> **Task to carry out**: Transcribe the records that follow. Keep every word exactly, and drop the pictures.

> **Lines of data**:
● ● ● ● ● ● ●
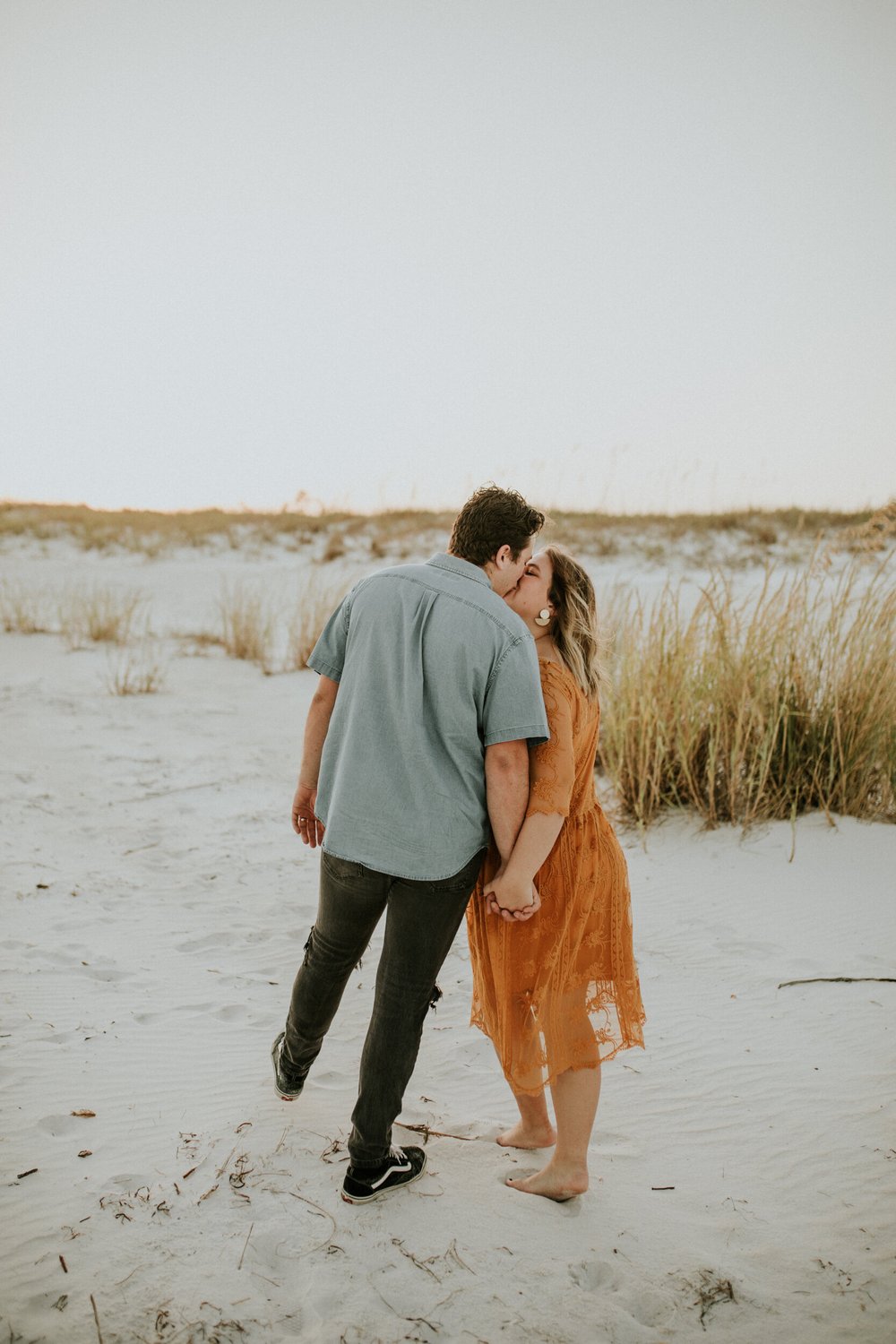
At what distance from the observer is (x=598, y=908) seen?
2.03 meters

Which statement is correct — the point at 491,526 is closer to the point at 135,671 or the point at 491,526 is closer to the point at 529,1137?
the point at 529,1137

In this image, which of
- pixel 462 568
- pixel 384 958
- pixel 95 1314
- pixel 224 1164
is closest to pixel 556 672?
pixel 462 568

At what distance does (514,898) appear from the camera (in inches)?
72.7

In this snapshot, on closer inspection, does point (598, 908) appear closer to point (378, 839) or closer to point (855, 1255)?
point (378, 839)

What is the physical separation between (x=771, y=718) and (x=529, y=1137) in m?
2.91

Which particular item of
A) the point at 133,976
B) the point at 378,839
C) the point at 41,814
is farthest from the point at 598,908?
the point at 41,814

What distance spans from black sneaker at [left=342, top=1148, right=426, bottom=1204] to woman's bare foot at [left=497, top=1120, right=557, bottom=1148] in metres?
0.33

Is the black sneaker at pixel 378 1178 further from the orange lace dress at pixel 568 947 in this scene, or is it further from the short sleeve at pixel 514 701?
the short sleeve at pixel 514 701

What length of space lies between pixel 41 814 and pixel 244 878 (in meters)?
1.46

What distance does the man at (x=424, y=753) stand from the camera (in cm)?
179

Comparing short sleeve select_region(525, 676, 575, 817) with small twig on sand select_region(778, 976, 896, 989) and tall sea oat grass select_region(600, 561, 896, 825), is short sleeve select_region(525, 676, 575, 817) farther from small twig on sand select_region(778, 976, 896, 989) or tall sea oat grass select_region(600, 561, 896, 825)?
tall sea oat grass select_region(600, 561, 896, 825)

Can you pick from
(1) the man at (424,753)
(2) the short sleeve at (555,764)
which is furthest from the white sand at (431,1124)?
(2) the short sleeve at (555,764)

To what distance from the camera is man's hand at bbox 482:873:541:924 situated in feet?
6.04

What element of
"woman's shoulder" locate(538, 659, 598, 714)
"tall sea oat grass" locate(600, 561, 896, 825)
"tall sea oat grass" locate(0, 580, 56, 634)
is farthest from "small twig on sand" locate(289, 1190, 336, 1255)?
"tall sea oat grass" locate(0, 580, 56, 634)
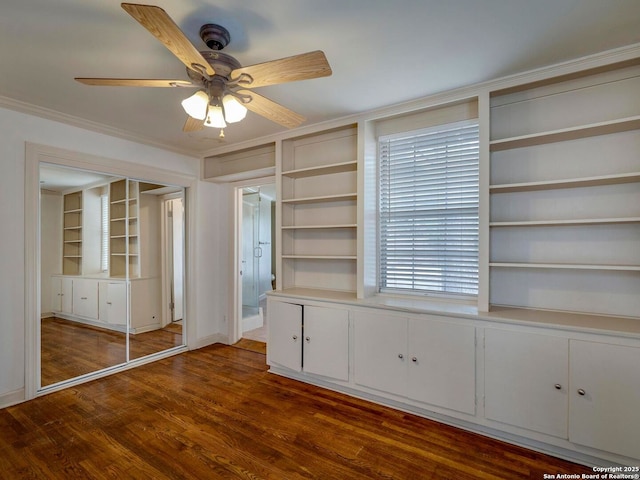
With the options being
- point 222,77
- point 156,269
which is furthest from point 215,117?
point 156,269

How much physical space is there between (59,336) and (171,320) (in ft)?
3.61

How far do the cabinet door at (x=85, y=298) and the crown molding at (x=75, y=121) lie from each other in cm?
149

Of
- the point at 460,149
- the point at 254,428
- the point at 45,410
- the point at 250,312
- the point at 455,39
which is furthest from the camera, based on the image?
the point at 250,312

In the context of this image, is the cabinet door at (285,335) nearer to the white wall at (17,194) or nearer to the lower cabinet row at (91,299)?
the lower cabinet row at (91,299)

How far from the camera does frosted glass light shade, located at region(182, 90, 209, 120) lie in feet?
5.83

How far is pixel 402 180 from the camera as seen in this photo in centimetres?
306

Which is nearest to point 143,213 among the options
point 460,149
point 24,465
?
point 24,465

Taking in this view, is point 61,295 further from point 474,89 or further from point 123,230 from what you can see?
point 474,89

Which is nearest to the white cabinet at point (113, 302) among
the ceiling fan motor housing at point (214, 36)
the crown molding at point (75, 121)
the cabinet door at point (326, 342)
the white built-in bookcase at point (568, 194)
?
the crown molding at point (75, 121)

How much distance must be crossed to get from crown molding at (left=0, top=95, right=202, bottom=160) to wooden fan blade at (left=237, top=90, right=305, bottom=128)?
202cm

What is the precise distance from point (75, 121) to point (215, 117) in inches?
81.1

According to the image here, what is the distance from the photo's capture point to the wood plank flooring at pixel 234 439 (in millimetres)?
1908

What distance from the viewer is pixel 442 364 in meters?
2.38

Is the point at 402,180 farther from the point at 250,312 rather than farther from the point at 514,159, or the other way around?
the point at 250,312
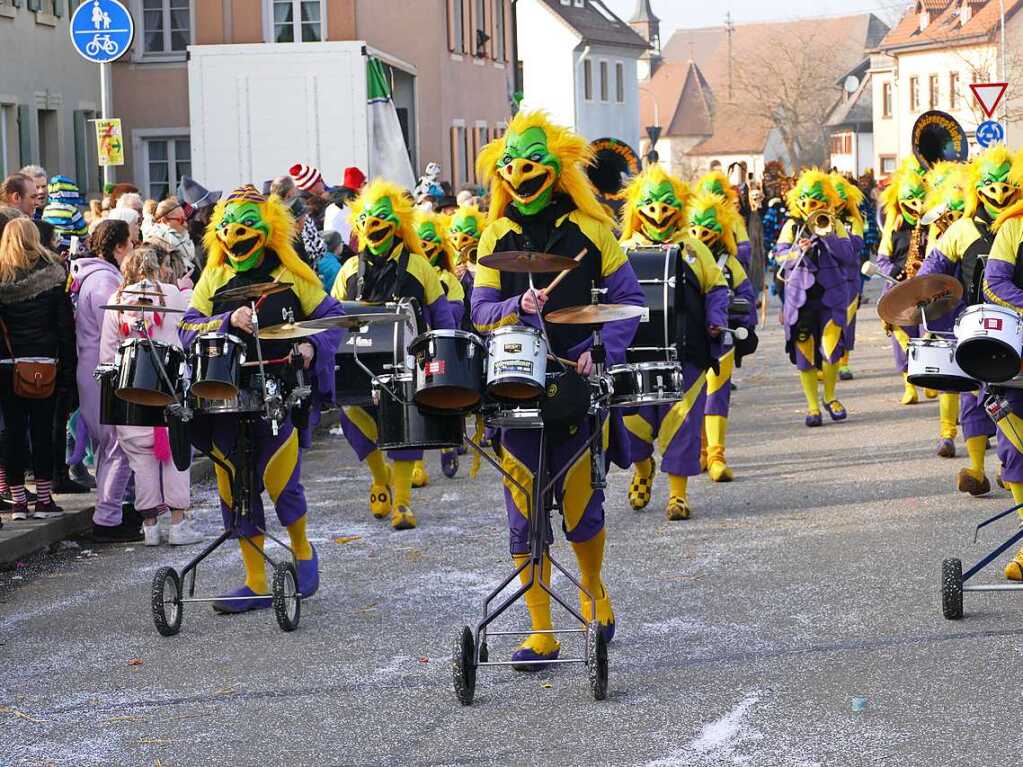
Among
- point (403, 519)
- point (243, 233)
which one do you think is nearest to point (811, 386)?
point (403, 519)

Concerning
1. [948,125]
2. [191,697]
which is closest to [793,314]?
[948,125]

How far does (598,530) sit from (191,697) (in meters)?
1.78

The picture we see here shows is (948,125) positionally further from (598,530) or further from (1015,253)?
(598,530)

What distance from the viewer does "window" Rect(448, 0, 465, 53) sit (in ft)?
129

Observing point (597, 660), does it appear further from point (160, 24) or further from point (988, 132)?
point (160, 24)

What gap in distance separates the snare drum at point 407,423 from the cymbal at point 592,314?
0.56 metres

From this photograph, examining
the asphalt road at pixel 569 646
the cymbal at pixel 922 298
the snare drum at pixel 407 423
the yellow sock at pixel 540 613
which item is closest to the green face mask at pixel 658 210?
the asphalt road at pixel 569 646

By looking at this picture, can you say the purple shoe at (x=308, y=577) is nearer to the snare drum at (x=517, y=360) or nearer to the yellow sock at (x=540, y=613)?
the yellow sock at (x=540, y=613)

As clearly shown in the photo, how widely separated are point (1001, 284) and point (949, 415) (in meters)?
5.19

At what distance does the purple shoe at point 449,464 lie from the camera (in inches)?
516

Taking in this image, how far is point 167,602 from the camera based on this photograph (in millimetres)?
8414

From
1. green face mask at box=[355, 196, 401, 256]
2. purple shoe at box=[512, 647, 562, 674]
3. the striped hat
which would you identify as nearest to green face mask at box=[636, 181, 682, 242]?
● ● ● ● ● ● ●
> **Solution**:
At what distance from the observer is (x=598, y=908) seen?
2.03 meters

Which statement is correct — the point at 491,526 is closer to the point at 135,671 or the point at 491,526 is closer to the point at 529,1137?
the point at 529,1137

In this image, which of
- pixel 462 568
- pixel 384 958
- pixel 95 1314
- pixel 224 1164
is closest to pixel 556 672?
pixel 462 568

At what distance does (514,898) appear from the camera (in inches)?
72.7

In this snapshot, on closer inspection, does point (598, 908) appear closer to point (378, 839) or closer to point (855, 1255)?
point (378, 839)

What is the physical separation between (x=771, y=718) and (x=529, y=1137) in m?
2.91

Which particular item of
A) the point at 133,976
B) the point at 378,839
C) the point at 41,814
is farthest from the point at 598,908?
the point at 41,814

What distance spans from black sneaker at [left=342, top=1148, right=426, bottom=1204] to woman's bare foot at [left=497, top=1120, right=557, bottom=1148] in metres?
0.33

Is the black sneaker at pixel 378 1178 further from the orange lace dress at pixel 568 947 in this scene, or is it further from the short sleeve at pixel 514 701?
the short sleeve at pixel 514 701

What length of space lies between pixel 41 814 and pixel 244 878 (in meters)?
1.46

What distance does the man at (x=424, y=753) stand from the camera (in cm)?
179

Comparing short sleeve select_region(525, 676, 575, 817) with small twig on sand select_region(778, 976, 896, 989) and tall sea oat grass select_region(600, 561, 896, 825), is short sleeve select_region(525, 676, 575, 817) farther from small twig on sand select_region(778, 976, 896, 989) or tall sea oat grass select_region(600, 561, 896, 825)?
tall sea oat grass select_region(600, 561, 896, 825)

Can you pick from
(1) the man at (424,753)
(2) the short sleeve at (555,764)
which is furthest from the white sand at (431,1124)?
(2) the short sleeve at (555,764)

To what distance from the camera is man's hand at bbox 482:873:541:924 situated in feet?
6.04

What element of
"woman's shoulder" locate(538, 659, 598, 714)
"tall sea oat grass" locate(600, 561, 896, 825)
"tall sea oat grass" locate(0, 580, 56, 634)
is farthest from "small twig on sand" locate(289, 1190, 336, 1255)?
"tall sea oat grass" locate(0, 580, 56, 634)
With the options being
- point 222,77
- point 156,269
which is furthest from point 215,117?
point 156,269

How much physical space is there between (59,336) and (171,320) (in ft)?
3.61

How far do the cabinet door at (x=85, y=298) and the crown molding at (x=75, y=121) lie from each other in cm?
149

Of
- the point at 460,149
- the point at 254,428
- the point at 45,410
- the point at 250,312
- the point at 455,39
which is furthest from the camera, based on the image?
the point at 250,312

In the context of this image, is the cabinet door at (285,335) nearer to the white wall at (17,194) or nearer to the lower cabinet row at (91,299)?
the lower cabinet row at (91,299)

How far from the camera does frosted glass light shade, located at region(182, 90, 209, 120) lie in feet?
5.83

How far is pixel 402 180 from the camera as seen in this photo in centimetres?
306

Which is nearest to point 143,213 among the options
point 460,149
point 24,465
?
point 24,465

Taking in this view, is point 61,295 further from point 474,89 or further from point 123,230 from what you can see?
point 474,89

Which is nearest to the white cabinet at point (113, 302) among
the ceiling fan motor housing at point (214, 36)
the crown molding at point (75, 121)
the cabinet door at point (326, 342)
the white built-in bookcase at point (568, 194)
?
the crown molding at point (75, 121)

How much distance must be crossed to get from crown molding at (left=0, top=95, right=202, bottom=160) to wooden fan blade at (left=237, top=90, right=305, bottom=128)?
202cm

What is the precise distance from point (75, 121) to point (215, 117) in inches?
81.1

According to the image here, what is the distance from the photo's capture point to the wood plank flooring at pixel 234 439 (in millimetres)?
1908

What distance from the viewer is pixel 442 364 in meters?
2.38

Is the point at 402,180 farther from the point at 250,312 rather than farther from the point at 514,159, or the other way around?
the point at 250,312
Among
- point (403, 519)
- point (243, 233)
which one do you think is nearest to point (811, 386)?
point (403, 519)

Concerning
1. [948,125]
2. [191,697]
which is closest to [793,314]?
[948,125]

How far does (598,530) sit from (191,697) (in meters)?
1.78

The picture we see here shows is (948,125) positionally further from (598,530) or further from (1015,253)?
(598,530)

What distance from the viewer does "window" Rect(448, 0, 465, 53) sit (in ft)?
129

Observing point (597, 660), does it appear further from point (160, 24) or further from point (988, 132)?
point (160, 24)

What gap in distance separates the snare drum at point 407,423 from the cymbal at point 592,314?
0.56 metres

From this photograph, examining
the asphalt road at pixel 569 646
the cymbal at pixel 922 298
the snare drum at pixel 407 423
the yellow sock at pixel 540 613
which item is closest to the green face mask at pixel 658 210?
the asphalt road at pixel 569 646

By looking at this picture, can you say the purple shoe at (x=308, y=577) is nearer to the snare drum at (x=517, y=360) or nearer to the yellow sock at (x=540, y=613)?
the yellow sock at (x=540, y=613)

As clearly shown in the photo, how widely separated are point (1001, 284) and point (949, 415) (in meters)?
5.19

At what distance does the purple shoe at point 449,464 lie from the camera (in inches)?
516

Taking in this image, how far is point 167,602 from the camera based on this photograph (in millimetres)?
8414

From
1. green face mask at box=[355, 196, 401, 256]
2. purple shoe at box=[512, 647, 562, 674]
3. the striped hat
which would you identify as nearest to green face mask at box=[636, 181, 682, 242]?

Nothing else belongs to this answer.